1. An agreement to extend the time of payment of a promissory note must be based on a consideration.
2. After a promissory note is due, a mere adjustment of interest will not constitute consideration supporting an extension of time of payment.
3. An agreement by a payee of a promissory note overdue that any purchases made by him thereafter at the maker's store were to be charged on account of the balance due on the note, until a certain time, does not show a consideration supporting a claimed extension of time of payment.
Argued October 1, 1930.
Before MOSCHZISKER, C. J., FRAZER, WALLING, SIMPSON, KEPHART, SADLER and SCHAFFER, JJ.
Appeal, No. 107, March T., 1930, by defendant, from order of C. P. Allegheny Co., Oct. T., 1929, No. 3604, making absolute rule for judgment for want of sufficient affidavit of defense, in case of Ida Hecht, also known as Ida B. Hecht v. H. Hecht, also known as Harry Hecht. Affirmed.
Assumpsit on promissory notes.
Rule for judgment for want of sufficient affidavit of defense. Before MacFARLANE and MOORE, JJ.
MOORE, J., filed the following opinion:
In this action on two promissory notes, both past due, the plaintiff seeks judgment for want of a sufficient affidavit of defense.
In his affidavit of defense, the defendant contends that after the due date of the notes the parties orally and mutually agreed to extend the time of payment thereof to January 1, 1931, thus making the plaintiff's claim premature.

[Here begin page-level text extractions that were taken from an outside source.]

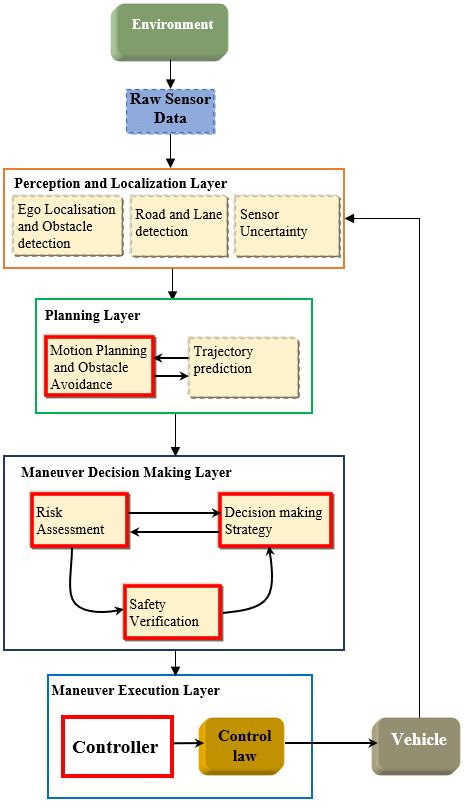 Environment

Raw Sensor Data

Perception and Localization Layer

Ego Localisation and Obstacle detection

Road and Lane detection

Sensor Uncertainty

Planning Layer

Motion Planning and Obstacle Avoidance

Trajectory prediction

Maneuver Decision Making Layer

Risk Assessment

Decision making Strategy

Safety Verification

Maneuver Execution Layer

Controller

Control law

Vehicle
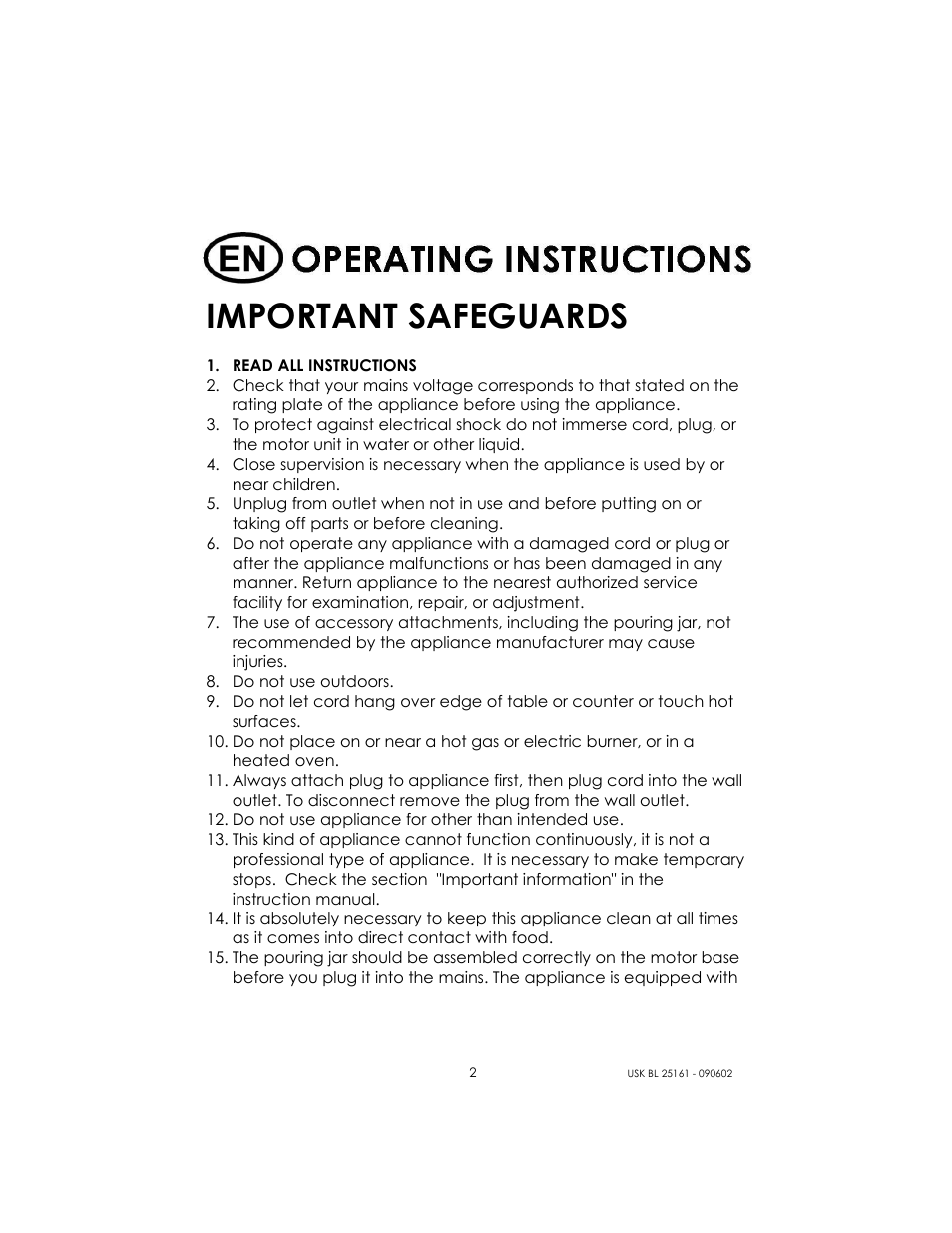 EN OPERATING INSTRUCTIONS

IMPORTANT SAFEGUARDS

1. READ ALL INSTRUCTIONS
2. Check that your mains voltage corresponds to that stated on the rating plate of the appliance before using the appliance.
3. To protect against electrical shock do not immerse cord, plug, or the motor unit in water or other liquid.
4. Close supervision is necessary when the appliance is used by or near children.
5. Unplug from outlet when not in use and before putting on or taking off parts or before cleaning.
6. Do not operate any appliance with a damaged cord or plug or after the appliance malfunctions or has been damaged in any manner. Return appliance to the nearest authorized service facility for examination, repair, or adjustment.
7. The use of accessory attachments, including the pouring jar, not recommended by the appliance manufacturer may cause injuries.
8. Do not use outdoors.
9. Do not let cord hang over edge of table or counter or touch hot surfaces.
10. Do not place on or near a hot gas or electric burner, or in a heated oven.
11. Always attach plug to appliance first, then plug cord into the wall outlet. To disconnect remove the plug from the wall outlet.
12. Do not use appliance for other than intended use.
13. This kind of appliance cannot function continuously, it is not a professional type of appliance. It is necessary to make temporary stops. Check the section "Important information" in the instruction manual.
14. It is absolutely necessary to keep this appliance clean at all times as it comes into direct contact with food.
15. The pouring jar should be assembled correctly on the motor base before you plug it into the mains. The appliance is equipped with

2

USK BL 25161 - 090602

The question of law involved in the motion before us is whether or not the affidavit of defense shows any consideration to support an extension of time of payment of the notes until January 1, 1931.
The portion of the affidavit of defense, claimed to be insufficient, comprises the sixth paragraph thereof, and reads as follows: "Defendant admits the averments of the sixth paragraph of the statement of claim, but further alleges that on said date, said two notes were in possession of plaintiff herein, and on said date, January 17, 1929, in addition to an adjustment of interest on said notes being made, it was orally and mutually agreed and understood by and between the parties that payment of said notes was to be extended to January 1, 1931, and in further consideration that any purchases made by plaintiff herein at the store of the defendant were to be charged on account of the balance of said notes, so that on January 1, 1931, all purchases made by plaintiff were to be subtracted from the amount of the principal of said notes, plus interest, and said balance on said date was to be paid to plaintiff in full."
The pleading that after both notes were due an adjustment of interest was made would not constitute consideration supporting an extension of the time of payment.
The additional recital that in further consideration of the extension, any purchases made by the plaintiff at the store of the defendant were to be charged on account of the balances of the notes so that on the extended due date all purchases made by the plaintiff were to be subtracted from the amount of the principal of the said notes, plus interest, and the remaining balance then to be paid to the plaintiff in full, does not disclose consideration supporting the claimed extension of time of payment. This question was passed upon in Shoemaker, to use, v. Farrell, 64 Pa. Super. 34, at pages 37 and 38, as follows: "An agreement to extend the time of payment of an overdue obligation must be based on a consideration: . . . . . . The consideration which will support an agreement to extend the time of payment . . . . . . may be a slight advantage to one party or a trifling inconvenience to the other."
In effect, the defense set up presents a change in the method and time of making payments. To support such a modification there must be an independent consideration, and no such independent consideration is pleaded.
That a partial payment of a debt after maturity will not be sufficient consideration to support an agreement to extend time of payment, was decided in Hartman v. Danner, 74 Pa. 36, at page 40, the reason there being given that in a legal sense such partial payment is neither a benefit to the creditor who is entitled to the whole, nor an injury to the debtor who ought to have done this and more without any promise from the creditor.
Further, as expressed, the claimed consideration can only be considered as an option to pay with furniture and this cannot be deemed a consideration supporting the claimed extension.
The rule for judgment for want of a sufficient affidavit of defense will therefore be made absolute.
Defendant appealed.
Error assigned was order of court, quoting record.
Leonard A. Mazer, for appellant.
Nathan Franzos and Sidney Sanes, for appellee.
We affirm the judgment in this case on the opinion of the court below.